El pueblo estaba casi a oscuras. Apenas sí se podían distinguir las siluetas de las casas bajo el reflejo de una luna llena opacada por el velo de las nubes. Todos esperaban la orden de arremeter. Sin embargo, la chusma se contenía por el temor de terminar dándose bala entre ellos. Ya había ocurrido antes. El Vampiro, que era bien mañoso, tuvo la ocurrencia de hacer mecheros y antorchas para alumbrarse, pero algunos estaban muy borrachos y terminaron arrojándolas por gusto sobre los techos de las casas. El pueblo fue una sola llamarada y los que creyeron encontrar refugio seguro echándole tranca a las puertas acabaron carbonizados. Los que salían acosados por el fuego eran recibidos con tiros de fusil, garrote y machete. Las mujeres corrían a esconderse con sus niños, pero eran cazadas y sometidas a toda clase de oprobios. «¡A ellos! ¡Que no quede ni uno vivo! ¡Viva Cristo Rey y el partido conservador!» aullaban los asesinos. Las imágenes eran de terror. Todos corrían sin dirección, unos buscando resquicio por dónde escapar, otros ensañados en la persecución, disparando sin apuntar a todo aquél que no llevara un trapo azul amarrado al cuello o una ancha cinta del mismo color en el brazo izquierdo. No necesitaban apuntar. Cada vez que alguien caía dando gritos de dolor, los de la chusma se hacían escuchar remedando a la víctima. La embriaguez del licor y la sangre les hacía lanzar alaridos y falsetes de corrido mexicano. No hubo escapatoria. Los que corrieron hacia las salidas del pueblo, creyendo estar a salvo, fueron recibidos a tiros. Los que alcanzaron a meterse en los cafetales se encontraron con el filo de los machetes. Las detonaciones cesaron pasada la media noche. Los cascos herrados de las bestias fueron escuchados hasta la madrugada. Después el silencio cubrió el pueblo por completo. Los domingos en Betania la gente aguardaba un poco más en la cama y luego se preparaba para asistir a la misa de siete.

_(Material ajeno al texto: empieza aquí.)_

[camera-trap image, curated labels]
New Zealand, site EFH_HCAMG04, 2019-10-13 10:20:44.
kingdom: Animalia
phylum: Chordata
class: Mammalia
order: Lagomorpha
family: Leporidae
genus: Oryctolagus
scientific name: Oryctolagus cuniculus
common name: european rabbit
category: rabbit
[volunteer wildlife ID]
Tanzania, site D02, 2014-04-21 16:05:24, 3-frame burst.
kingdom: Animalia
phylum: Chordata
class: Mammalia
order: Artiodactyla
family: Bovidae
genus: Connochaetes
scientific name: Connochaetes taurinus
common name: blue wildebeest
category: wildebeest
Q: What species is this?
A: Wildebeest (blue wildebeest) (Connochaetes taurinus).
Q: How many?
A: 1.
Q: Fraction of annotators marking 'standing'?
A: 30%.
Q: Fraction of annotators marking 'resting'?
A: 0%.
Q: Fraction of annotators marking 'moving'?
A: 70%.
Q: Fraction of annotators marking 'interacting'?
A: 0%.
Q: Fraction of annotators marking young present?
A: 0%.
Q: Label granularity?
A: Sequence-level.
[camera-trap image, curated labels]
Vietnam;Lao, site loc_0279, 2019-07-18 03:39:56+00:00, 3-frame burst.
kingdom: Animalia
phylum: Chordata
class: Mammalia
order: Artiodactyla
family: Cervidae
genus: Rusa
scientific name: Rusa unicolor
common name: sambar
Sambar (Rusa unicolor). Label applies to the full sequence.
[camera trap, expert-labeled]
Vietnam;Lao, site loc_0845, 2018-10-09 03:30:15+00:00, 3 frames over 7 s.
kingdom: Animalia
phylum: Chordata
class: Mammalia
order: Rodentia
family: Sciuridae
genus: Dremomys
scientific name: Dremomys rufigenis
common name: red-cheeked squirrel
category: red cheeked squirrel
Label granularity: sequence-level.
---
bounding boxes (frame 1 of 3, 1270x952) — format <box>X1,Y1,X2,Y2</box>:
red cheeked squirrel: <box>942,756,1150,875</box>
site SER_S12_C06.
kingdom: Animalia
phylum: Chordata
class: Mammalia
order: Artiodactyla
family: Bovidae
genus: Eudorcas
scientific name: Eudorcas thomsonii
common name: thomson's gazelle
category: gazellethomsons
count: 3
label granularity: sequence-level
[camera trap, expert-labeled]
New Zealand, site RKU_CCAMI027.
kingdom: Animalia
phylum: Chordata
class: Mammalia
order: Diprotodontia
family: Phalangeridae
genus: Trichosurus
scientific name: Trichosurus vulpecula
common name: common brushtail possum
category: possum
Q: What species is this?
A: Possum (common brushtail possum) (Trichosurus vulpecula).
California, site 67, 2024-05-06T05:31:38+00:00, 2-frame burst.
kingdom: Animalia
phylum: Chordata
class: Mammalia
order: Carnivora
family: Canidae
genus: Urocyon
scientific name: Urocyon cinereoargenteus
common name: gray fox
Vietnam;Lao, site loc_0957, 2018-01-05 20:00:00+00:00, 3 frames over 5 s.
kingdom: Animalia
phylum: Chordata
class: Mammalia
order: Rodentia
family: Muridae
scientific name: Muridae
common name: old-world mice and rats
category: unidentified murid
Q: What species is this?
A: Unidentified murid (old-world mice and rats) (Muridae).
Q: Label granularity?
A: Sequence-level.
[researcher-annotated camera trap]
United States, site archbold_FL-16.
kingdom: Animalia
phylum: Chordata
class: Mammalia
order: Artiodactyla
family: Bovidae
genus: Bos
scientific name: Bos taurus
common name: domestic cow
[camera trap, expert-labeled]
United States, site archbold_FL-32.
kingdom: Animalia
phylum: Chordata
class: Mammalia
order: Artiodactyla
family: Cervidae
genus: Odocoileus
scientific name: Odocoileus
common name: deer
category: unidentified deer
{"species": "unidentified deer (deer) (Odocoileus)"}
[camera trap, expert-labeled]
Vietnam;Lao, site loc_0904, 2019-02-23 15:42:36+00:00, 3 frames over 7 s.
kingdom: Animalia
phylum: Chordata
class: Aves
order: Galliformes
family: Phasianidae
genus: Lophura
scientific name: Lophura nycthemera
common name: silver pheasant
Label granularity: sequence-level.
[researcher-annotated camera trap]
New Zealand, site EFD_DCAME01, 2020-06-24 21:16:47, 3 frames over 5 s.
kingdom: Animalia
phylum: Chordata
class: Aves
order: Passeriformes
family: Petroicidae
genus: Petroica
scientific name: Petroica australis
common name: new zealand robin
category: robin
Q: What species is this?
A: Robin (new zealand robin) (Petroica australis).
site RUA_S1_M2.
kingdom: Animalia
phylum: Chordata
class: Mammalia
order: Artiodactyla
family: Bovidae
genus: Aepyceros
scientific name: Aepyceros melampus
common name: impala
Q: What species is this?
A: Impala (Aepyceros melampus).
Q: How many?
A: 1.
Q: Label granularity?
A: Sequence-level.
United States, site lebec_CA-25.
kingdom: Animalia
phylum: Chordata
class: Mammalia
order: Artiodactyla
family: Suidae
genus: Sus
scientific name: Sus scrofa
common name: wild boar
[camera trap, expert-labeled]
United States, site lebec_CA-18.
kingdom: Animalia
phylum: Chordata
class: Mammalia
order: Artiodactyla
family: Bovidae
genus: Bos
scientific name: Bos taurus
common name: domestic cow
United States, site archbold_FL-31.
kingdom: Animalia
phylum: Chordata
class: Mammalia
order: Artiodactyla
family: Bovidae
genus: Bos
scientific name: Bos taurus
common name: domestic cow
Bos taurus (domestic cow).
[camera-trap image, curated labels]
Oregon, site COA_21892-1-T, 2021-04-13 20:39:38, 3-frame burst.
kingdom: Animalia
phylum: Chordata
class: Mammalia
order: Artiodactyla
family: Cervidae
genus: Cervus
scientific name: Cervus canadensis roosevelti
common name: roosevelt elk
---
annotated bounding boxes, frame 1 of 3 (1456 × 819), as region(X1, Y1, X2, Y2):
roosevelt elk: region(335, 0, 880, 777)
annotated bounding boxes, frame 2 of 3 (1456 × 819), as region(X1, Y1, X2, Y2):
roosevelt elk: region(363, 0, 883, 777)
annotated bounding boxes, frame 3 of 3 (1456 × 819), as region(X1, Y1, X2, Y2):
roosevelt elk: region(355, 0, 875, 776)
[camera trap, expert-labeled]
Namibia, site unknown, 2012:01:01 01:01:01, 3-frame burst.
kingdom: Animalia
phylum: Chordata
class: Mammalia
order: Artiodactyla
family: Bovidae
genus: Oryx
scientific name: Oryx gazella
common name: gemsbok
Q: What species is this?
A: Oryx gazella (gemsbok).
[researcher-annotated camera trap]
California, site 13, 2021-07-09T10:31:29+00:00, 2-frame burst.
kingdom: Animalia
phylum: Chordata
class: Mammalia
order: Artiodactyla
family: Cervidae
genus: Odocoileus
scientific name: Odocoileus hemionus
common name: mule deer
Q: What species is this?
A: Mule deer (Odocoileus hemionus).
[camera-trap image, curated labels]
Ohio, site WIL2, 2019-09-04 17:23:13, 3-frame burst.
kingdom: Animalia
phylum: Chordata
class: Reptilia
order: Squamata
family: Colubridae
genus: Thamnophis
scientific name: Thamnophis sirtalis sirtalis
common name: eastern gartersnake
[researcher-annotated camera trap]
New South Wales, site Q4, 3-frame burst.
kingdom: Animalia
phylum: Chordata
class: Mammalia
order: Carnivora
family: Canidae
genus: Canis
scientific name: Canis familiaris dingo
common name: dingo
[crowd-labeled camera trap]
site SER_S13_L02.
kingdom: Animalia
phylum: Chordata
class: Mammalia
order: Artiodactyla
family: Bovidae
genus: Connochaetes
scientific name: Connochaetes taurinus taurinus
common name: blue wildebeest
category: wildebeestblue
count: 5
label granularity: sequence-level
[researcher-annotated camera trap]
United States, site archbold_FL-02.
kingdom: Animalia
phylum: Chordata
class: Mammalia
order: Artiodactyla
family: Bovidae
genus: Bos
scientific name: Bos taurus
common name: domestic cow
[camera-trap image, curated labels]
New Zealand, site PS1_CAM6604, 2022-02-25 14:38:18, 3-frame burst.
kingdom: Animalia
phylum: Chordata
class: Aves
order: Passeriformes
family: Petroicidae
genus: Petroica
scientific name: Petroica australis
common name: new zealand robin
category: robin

Ese domingo la rutina de Betania cambió y la historia de Colombia también. Los sobrevivientes, conservadores que gozaron de inmunidad por haber pintado cruces azules en las puertas, sacaron la cabeza y chocaron de frente con un cuadro de horror nunca imaginado. La luz débil del alba que apenas despuntaba les dibujó docenas de bultos esparcidos por la plaza y en las calles vecinas, cuerpos destrozados y en posturas grotescas, rostros en los que los machetazos dibujaron muecas macabras, casas convertidas en montones de ceniza y madera humeante. La cuenta oficial de los masacrados no se conoció, tal vez por la vergüenza. Quizá porque ocultar la realidad de los hechos fue lo mejor que encontraron los asesinos para poder contarle a sus hijos una historia hecha a la medida de sus conveniencias. Cuando el diario El Relator calculó que los muertos en Betania podían ser unos trescientos, el abogado José Antonio Luján, presidente del directorio Municipal Conservador de Roldanillo exclamó:

¡Liberales exagerados! ¡Los muertos no pasaron de doscientos cincuenta!